Ghostrunner’s powers are designed to make you feel cool, but they’re presided over by the angry conductor from Whiplash who throws chairs if you don’t play to his tempo. You can wall-run, grapple hook and knee slide down ramps to turn yourself into a canyon-leaping bullet; all the good stuff that makes Titanfall such a wheeze. But, in platforming segments at least, this isn’t a toolbox to dance around the world, but rather instructions in Simon Says. You learn by rote to survive gnashing Super Meat Boy gauntlets made 3D.
I’ve never wholly understood the appeal of challenges you best with repetition and muscle memory. It doesn’t feel like the accruing of skill, but rather a tightening of the blinkers until there’s nothing left but the optimal route. I know the art of this is having such command of a character that you can repeat the performance - and no doubt an amazing speedrunning community will grow from that - but smashing face first into rotor blades and electrified walls again and again to get to that place slightly undermines the cyber ninja power fantasy. Thankfully, there’s more wiggle room in combat arenas. In these knottier spaces you use that playful mobility to chop up enemies in an order of your choosing, the exit opening when the final neck is severed in a grisly burst of slow-mo. But the one hit kills and proliferation of ranged attackers mean you often die without knowing why. Yes, you have a powerful slow-mo dodge to sidestep bullets mid air, but it’s the bullets you don’t see that get you. Again, it encourages tentative play when you’ve got a body stuffed full of brash toys.
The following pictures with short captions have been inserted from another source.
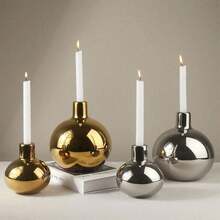 圣诞装饰艺术烛台 - 独特而引人注目的艺术烛台，金色/银色球形烛台，金色陶瓷烛台，适合桌面中心装饰，稳定的现代装饰烛台，适合家庭、派对、婚礼、圣诞装饰 - 彩色 - 查看 1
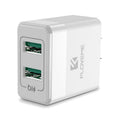 Black and white travel chargers with US and European plug compatibility for mobile phone charging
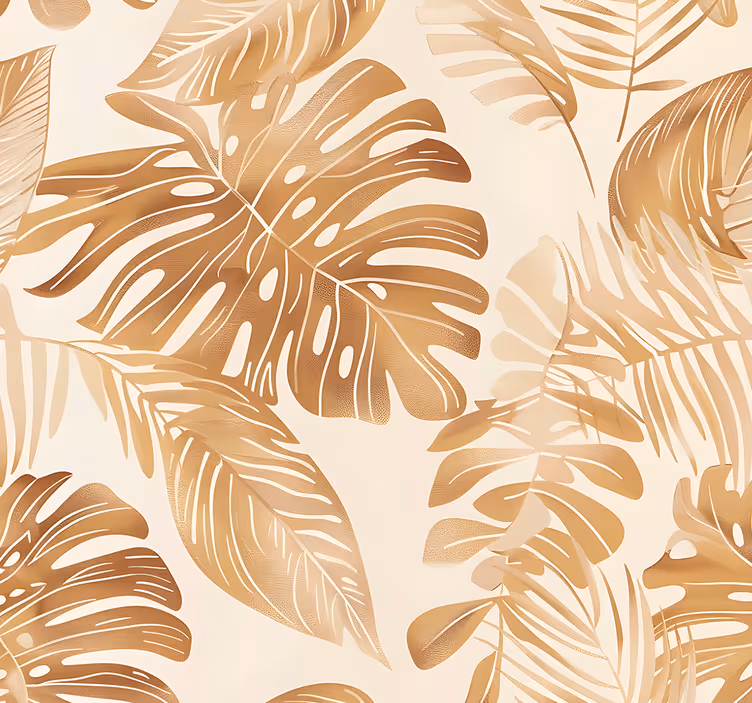 Papel tapiz hojas patrón de hojas grandes beige - TenVinilo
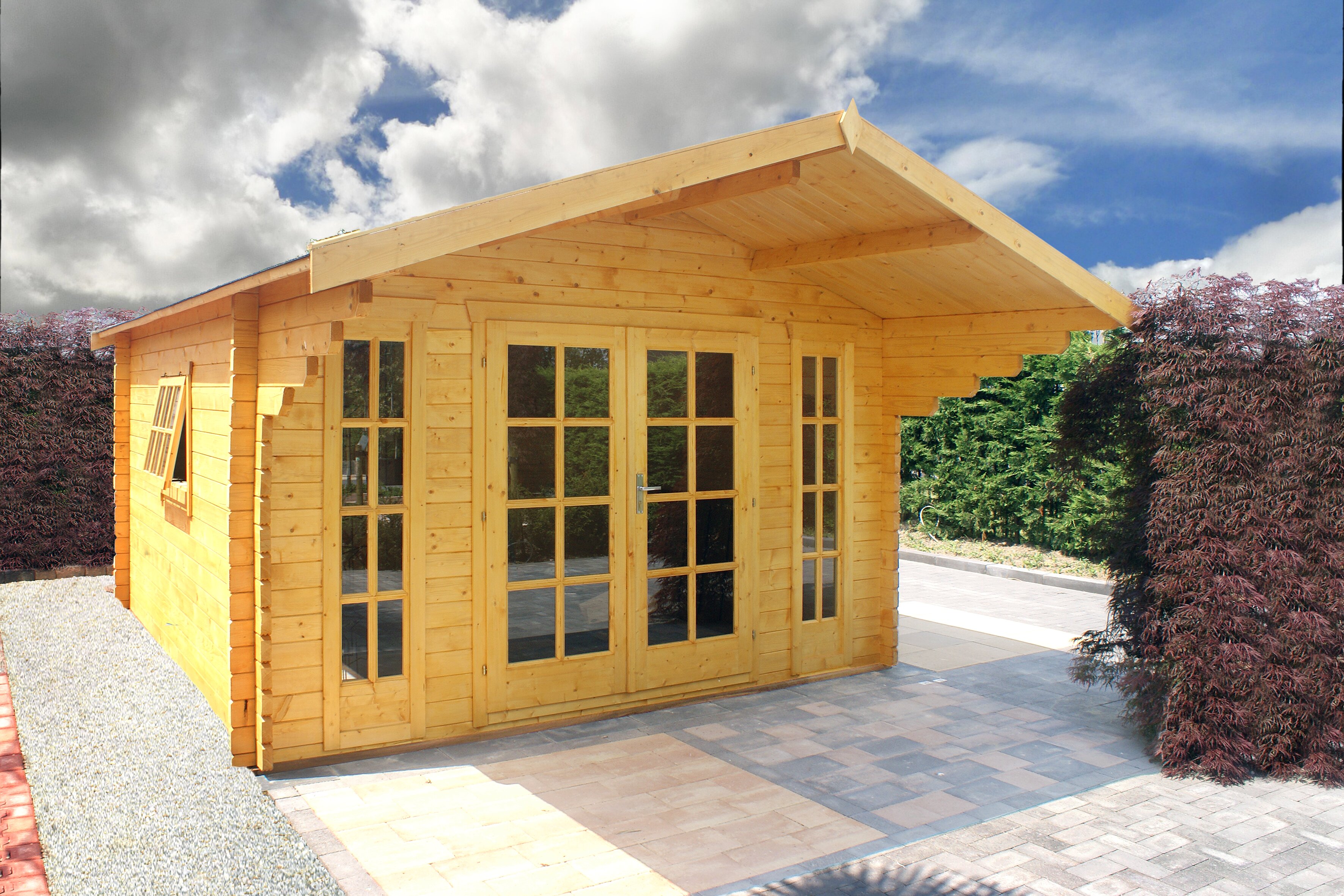 Blokhut - Tuinhuis Sören | 44 mm | vuren groen geïmpregneerd Blokhut - Tuinhuis Sören | 44 mm | vuren groen geïmpregneerd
At least deaths are quick and painless. One hit and our cyber warrior is spat back out at a generously placed checkpoint. The odd moment the game fluffs this - spawning you behind a couple of tedious rail grinds before getting back to the fight, say - reminds you how easy it is to get this stuff wrong. Here, the flip book of game over screens is more like the montage of Tom Cruise repeatedly splatting in Edge of Tomorrow. It’s all so breezy I was often surprised at how high the level’s death count was. And for all I grimace at the linear platforming stretches, I prefer combat when it borrows some of that focus and becomes a more puzzle-like affair. Having to slice shield batteries before you touch their connected soldiers lends real direction to those fights, as you dart around invulnerable platoons before turning the tables. Or the appearance of slow-mo or shuriken pick-ups that, again, flip the difficulty on its head if you find a safe route to them. Compared to throwing a glass ninja at a firing squad, this is far more rewarding.
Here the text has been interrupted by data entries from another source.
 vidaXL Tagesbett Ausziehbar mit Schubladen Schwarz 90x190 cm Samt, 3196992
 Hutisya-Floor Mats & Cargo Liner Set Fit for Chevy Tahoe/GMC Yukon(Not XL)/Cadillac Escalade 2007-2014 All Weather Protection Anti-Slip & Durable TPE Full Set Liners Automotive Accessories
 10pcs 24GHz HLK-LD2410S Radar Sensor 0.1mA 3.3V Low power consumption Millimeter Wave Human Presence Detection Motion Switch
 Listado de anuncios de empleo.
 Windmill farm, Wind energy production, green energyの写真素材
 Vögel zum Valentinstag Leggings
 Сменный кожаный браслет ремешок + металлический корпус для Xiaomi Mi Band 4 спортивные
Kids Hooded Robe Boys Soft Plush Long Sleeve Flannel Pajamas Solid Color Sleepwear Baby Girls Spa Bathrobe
And as more enemy types are introduced, each with a specific weakness or strategy, this ‘sequence puzzle’ element becomes more prevalent and Ghostrunner better with it. After a few hours there are big jumpy boys you need to side step and ninjas to parry before dissecting. And I adore skidding under the laser fire of ED-209 lookalikes before perforating their guts. All of them behave less randomly than a mad gunman, and encounters built from these building blocks are the game’s best. Regular new arrivals speak to Ghostrunner’s main strength: it’s a brisk campaign that rarely repeats itself (bar the hundreds of bits you repeat through cack handedness). I’ve heard the designers cite Titanfall 2 as an inspiration and this is a similar six or so hours where every level adds a mechanical twist for ten minutes before parkouring to the next. You’re hacking billboard to orient paths. No, you’re surfing drones between rooftops. Actually, you’re dodging low hanging signs atop a train. It’s never dull.
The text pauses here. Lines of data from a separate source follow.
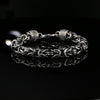 Dark Sterling Silver Byzantine Chain Bracelet with Hook Clasp , 8.5", Unisex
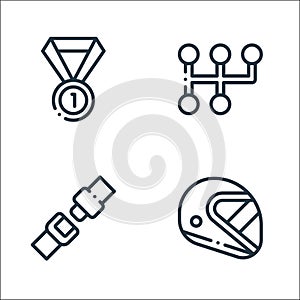 autoracing line icons. linear set. quality vector line set such as helmet, seat belt, gear shift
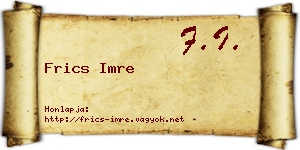 Frics Imre névjegykártya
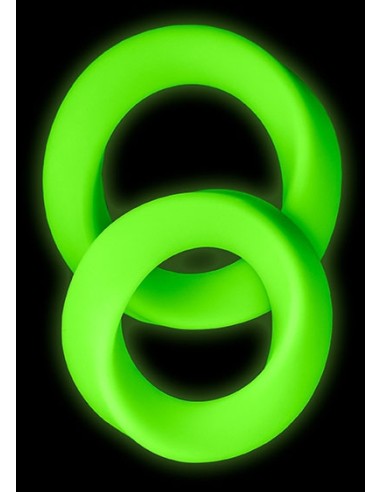 Lot de 2 Cockrings phosphorescents Glow Ring 33mm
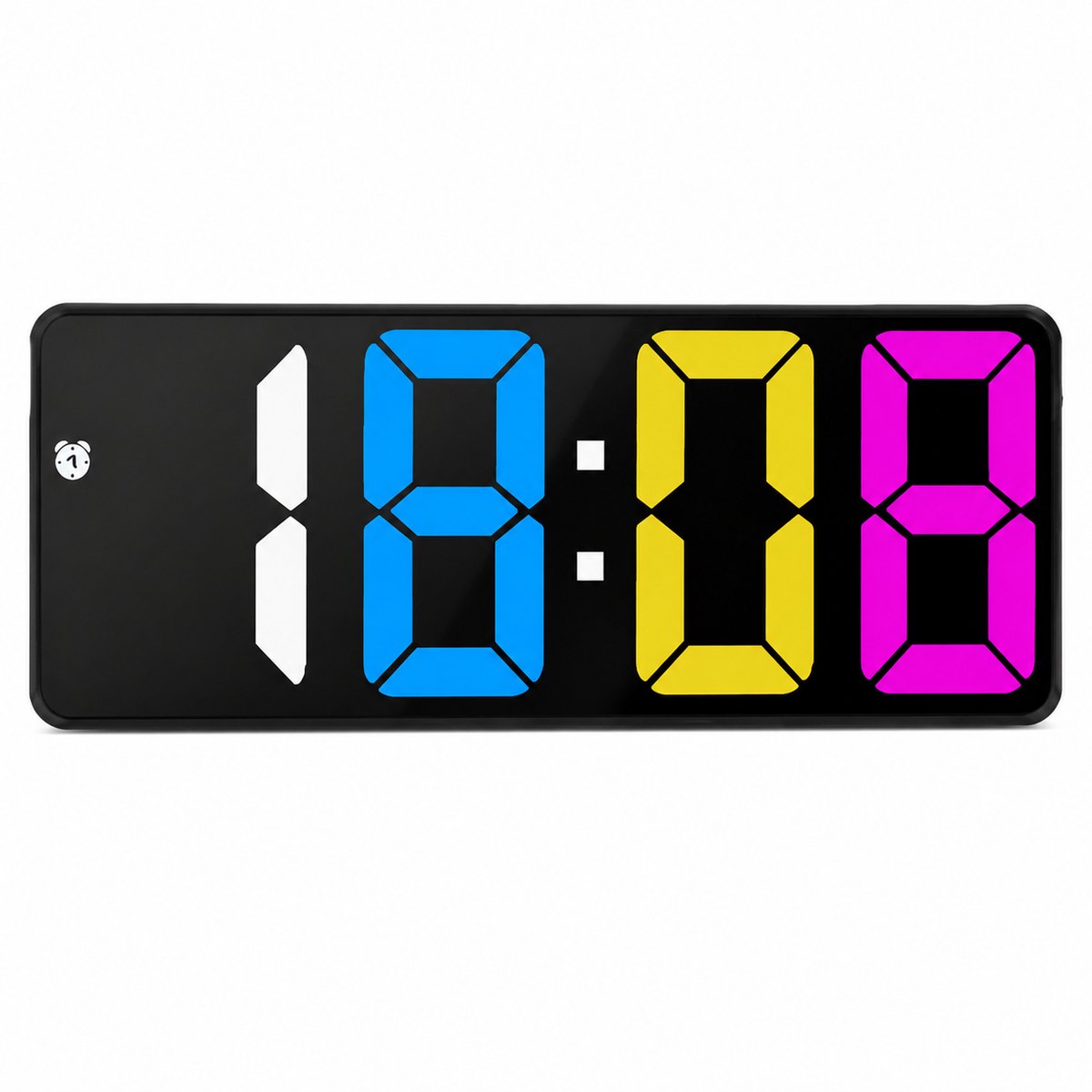 VHV - Digitale Wekker met Spiegel LED Display - Spraakbediening, Temperatuur en Snooze - 3 Helderheidsstanden - Zwart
Given its brevity there’s a surprisingly meaty upgrade system. You plug in implants like you manage a Resident Evil inventory, fitting tetromino powers into your brain grid. A drip feed of abilities sees combat options blossom over the campaign, from teleporting sword strikes to brainwashing your enemies, and further mods can radically alter their behaviour. Or just remove the edge off a difficulty spike, if you feel like hanging back, plugging in an ability recharging mod and waiting to unleash projectiles from a safe distance. Not how it’s meant to be played I imagine, but handy for more disheartening brick walls. I love how you can endlessly recalibrate and that builds are born from how weird bits slot together. The decision to sacrifice a lot of space for a juicy power - deflecting projectiles back to sender, for example - will probably speak to the nervous beginner, while your speedrunners may jam together lots of niche tweaks to turn warp cut into more of a navigation tool, or eking out energy to perform abilities at more helpful intervals. That unlocks apply in replays of earlier levels is a masterstroke: a second trip through the game, with your fully charged warrior, is transformative enough to make even Mr 1423 Deaths here consider a run at the best time/fewest death leaderboards.
As a simple one-and-done campaign run Ghostrunner isn’t at its best: the handiest tricks coming too late in the day and the towering death spikes overshadowing the good times around them. I couldn’t, for example, tell you anything of the story, as it’s delivered over comms during moments of intense concentration. I think it involves someone called Mara, but only because that’s the name on one of the boss fight health bars. But take that initial pass as a warm up lap, inuring yourself to some frustrations to come, and what follows finally delivers on the fun of the cyber ninja fantasy. Death number 1424 beckons.